■ Consigne écrite
Convertissez l'ensemble des lignes ci-dessous en une liste JSON de chaînes, à raison d'une chaîne par ligne de texte, sans les lignes vides. Les images ne doivent pas figurer dans la réponse.

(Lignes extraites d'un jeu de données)

⁂

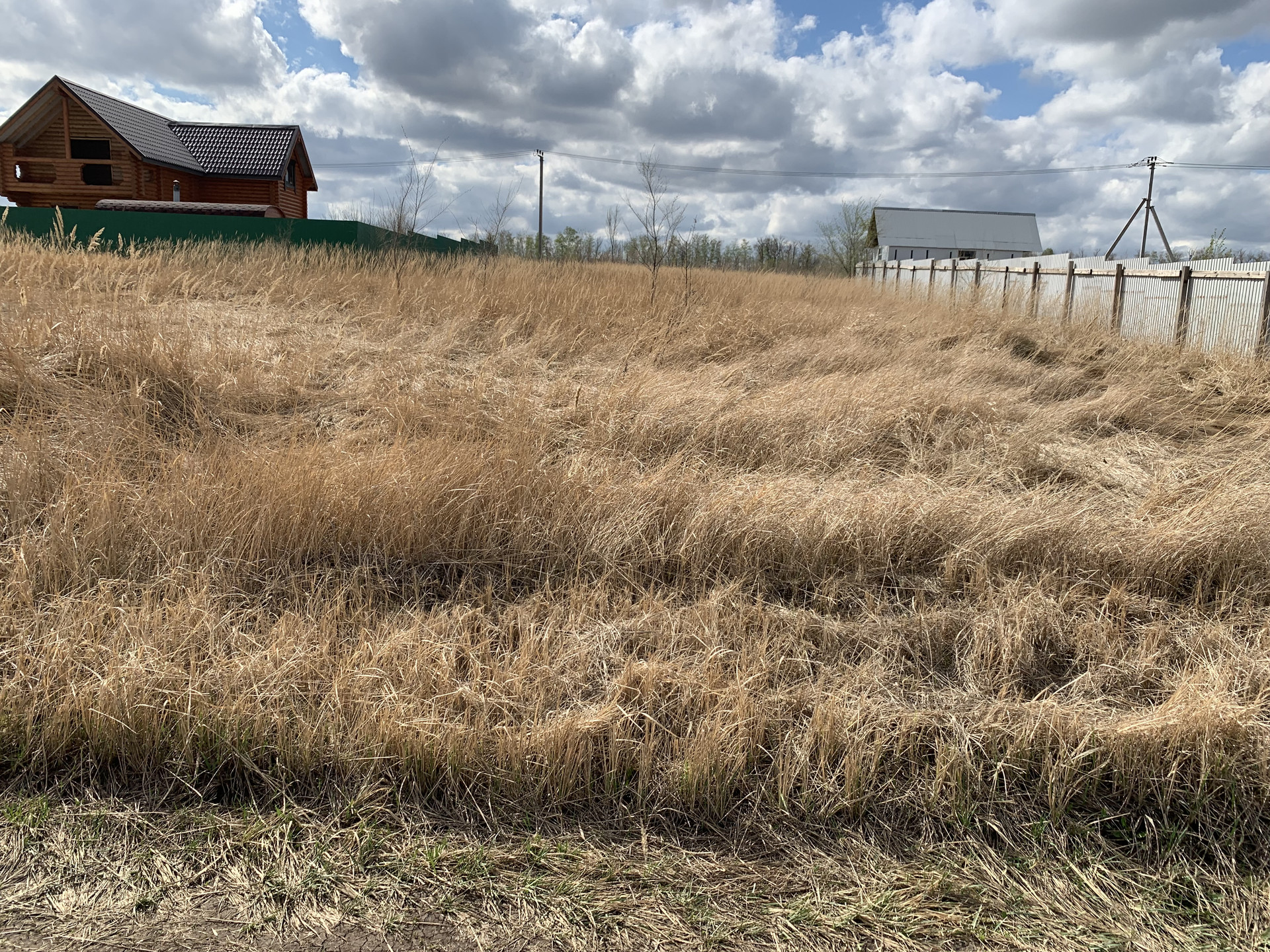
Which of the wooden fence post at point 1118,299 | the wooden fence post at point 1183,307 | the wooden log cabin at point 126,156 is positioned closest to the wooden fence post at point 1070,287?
the wooden fence post at point 1118,299

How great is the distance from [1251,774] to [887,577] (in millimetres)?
1701

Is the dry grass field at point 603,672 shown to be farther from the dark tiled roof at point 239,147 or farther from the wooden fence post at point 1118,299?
the dark tiled roof at point 239,147

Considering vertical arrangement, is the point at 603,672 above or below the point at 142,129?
below

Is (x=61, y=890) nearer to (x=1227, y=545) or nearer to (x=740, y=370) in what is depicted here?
(x=1227, y=545)

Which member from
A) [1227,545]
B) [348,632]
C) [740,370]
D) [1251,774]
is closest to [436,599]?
[348,632]

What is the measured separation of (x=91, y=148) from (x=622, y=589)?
32327mm

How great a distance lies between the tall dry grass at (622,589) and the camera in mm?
2918

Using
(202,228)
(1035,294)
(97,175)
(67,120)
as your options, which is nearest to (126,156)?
(67,120)

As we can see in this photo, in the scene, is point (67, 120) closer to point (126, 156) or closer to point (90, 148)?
point (90, 148)

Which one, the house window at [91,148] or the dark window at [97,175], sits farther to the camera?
the dark window at [97,175]

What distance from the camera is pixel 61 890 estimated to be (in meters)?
2.41

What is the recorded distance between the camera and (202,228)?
642 inches

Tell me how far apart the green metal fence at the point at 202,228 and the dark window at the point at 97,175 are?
40.7 ft

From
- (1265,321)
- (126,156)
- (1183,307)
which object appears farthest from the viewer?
(126,156)
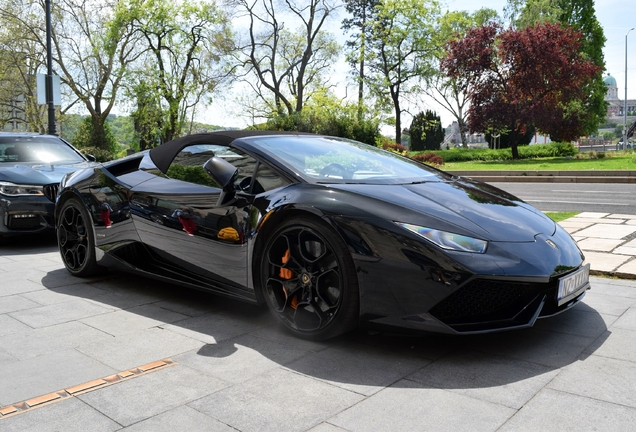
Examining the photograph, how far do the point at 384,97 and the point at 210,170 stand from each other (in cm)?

⁂

■ Corrigé de l'exercice
[
  "Which of the wooden fence post at point 1118,299 | the wooden fence post at point 1183,307 | the wooden log cabin at point 126,156 is positioned closest to the wooden fence post at point 1070,287?",
  "the wooden fence post at point 1118,299",
  "How great is the distance from [1251,774] to [887,577] (in millimetres)?",
  "1701",
  "Is the dry grass field at point 603,672 shown to be farther from the dark tiled roof at point 239,147 or farther from the wooden fence post at point 1118,299?",
  "the dark tiled roof at point 239,147",
  "Considering vertical arrangement, is the point at 603,672 above or below the point at 142,129?",
  "below",
  "Is (x=61, y=890) nearer to (x=1227, y=545) or nearer to (x=740, y=370) in what is depicted here?",
  "(x=1227, y=545)",
  "Which member from",
  "A) [1227,545]",
  "B) [348,632]",
  "C) [740,370]",
  "D) [1251,774]",
  "is closest to [436,599]?",
  "[348,632]",
  "What is the measured separation of (x=91, y=148) from (x=622, y=589)?",
  "32327mm",
  "How great a distance lies between the tall dry grass at (622,589) and the camera in mm?",
  "2918",
  "Using",
  "(202,228)",
  "(1035,294)",
  "(97,175)",
  "(67,120)",
  "as your options, which is nearest to (126,156)?",
  "(67,120)",
  "As we can see in this photo, in the scene, is point (67, 120) closer to point (126, 156) or closer to point (90, 148)?",
  "point (90, 148)",
  "Which one, the house window at [91,148] or the dark window at [97,175], sits farther to the camera?",
  "the dark window at [97,175]",
  "What distance from the camera is pixel 61 890 estimated to be (in meters)?",
  "2.41",
  "What is the recorded distance between the camera and (202,228)?",
  "642 inches",
  "Tell me how far apart the green metal fence at the point at 202,228 and the dark window at the point at 97,175 are?",
  "40.7 ft",
  "From",
  "- (1265,321)",
  "- (126,156)",
  "- (1183,307)",
  "which object appears farthest from the viewer?",
  "(126,156)",
  "Examining the photograph, how far do the point at 384,97 and the point at 210,170 stand from each other (in cm)?"
]